Mazda recently commissioned a study to find out whether or not people would still want to drive even if their cars could drive autonomously.
According to the study it seems as though most drivers would still want to be able to drive their own cars, even with self-driving technology available.
The research, carried out by research firm Ipsos MORI, revealed that 71 per cent of people said they would still want to drive themselves, while only 29 percent would actively welcome the arrival of autonomous vehicles.
Three-quarters still want to drive autonomous cars themselves.
Mazda believes driving is a skill that people want to keep, it is an activity that can be fun as well as functional and many would like to see this skill retained for future generations.
The research also reveals a significant emotional connection between car and driver as demonstrated by the following statistics, 70 per cent of drivers questioned “hoped that future generations will continue to have the option to drive cars”, while 62 per cent of respondents stated that they have driven “just for fun” and 81 per cent of those who enjoy driving saying it is because it “gives them independence”.
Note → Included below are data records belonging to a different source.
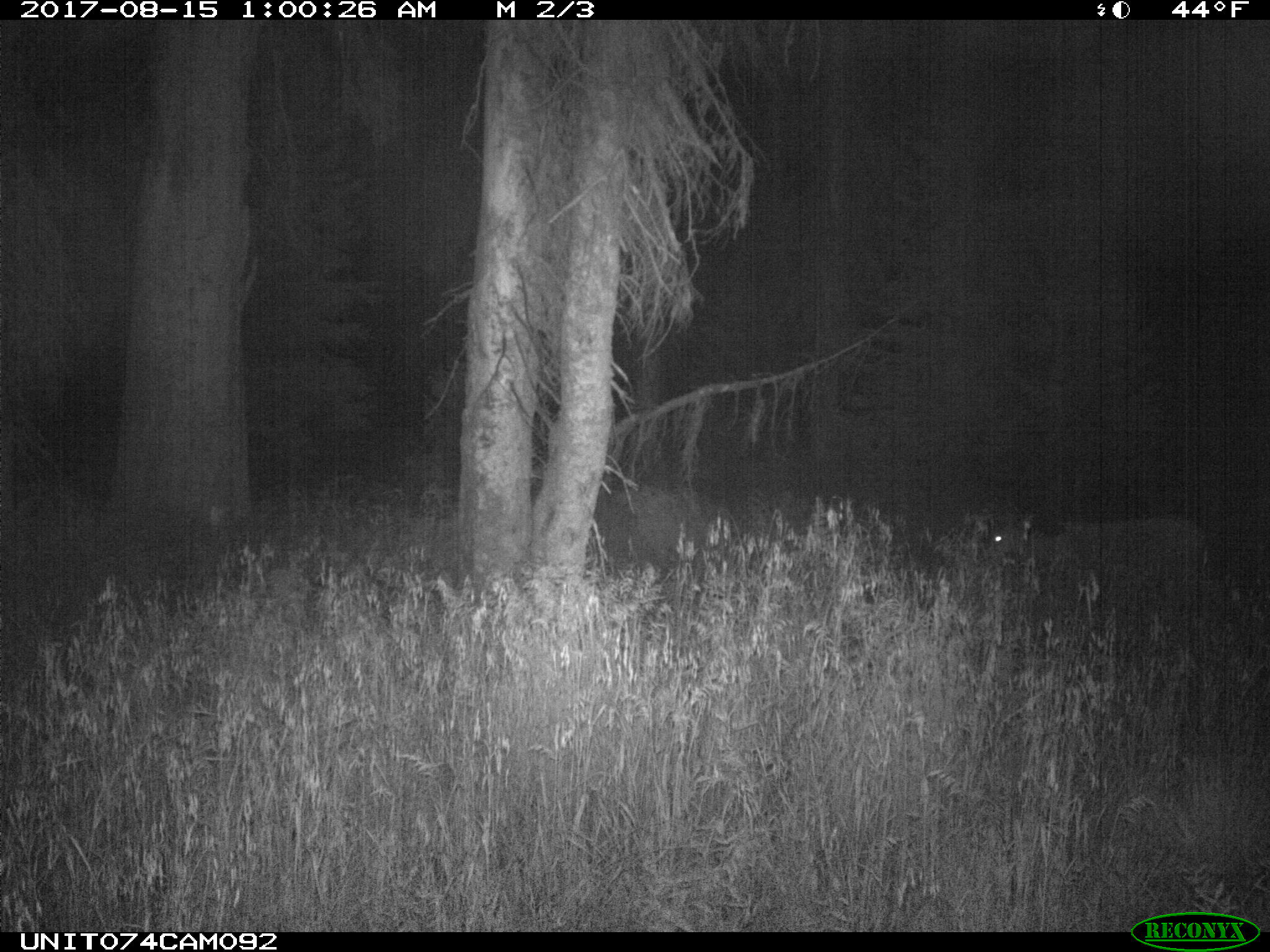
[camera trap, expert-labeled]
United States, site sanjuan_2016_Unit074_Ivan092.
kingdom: Animalia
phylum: Chordata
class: Mammalia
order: Artiodactyla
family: Cervidae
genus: Odocoileus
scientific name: Odocoileus hemionus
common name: mule deer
Instead of completely autonomous vehicles, Mazda’s opinion is that autonomous car technology should act as a co-pilot that is primarily used to avoid accidents, not take the pleasure away from the act of driving.
Mazda UK Managing Director Jeremy Thomson said, “Yes, self-driving cars are coming and yes they have a role to play, but for us, there is nothing quite like the physical pleasure of driving; the quickening of the pulse, the racing of the heart, the open road, the special moments to treasure and share.”
“If you look at the car industry in general, we believe that many manufacturers are taking a lot of driving pleasure away from drivers. At Mazda we are fighting against this and it’s clear from the research that there’s still a huge percentage of drivers who just want to be behind the wheel.”
But it’s clear that drivers, well three quarters of them, aren’t quite interested in relinquishing control to an automated system just yet.
Data from the consumer research conducted by Ipsos MORI was based on an online survey conducted among adults across 11 European markets (UK, Austria, Belgium, France, Germany, Italy, Netherlands, Poland, Spain, Sweden, Switzerland, with a minimum of 1000 surveys in each market). All interviews were conducted between 7–22 September 2017.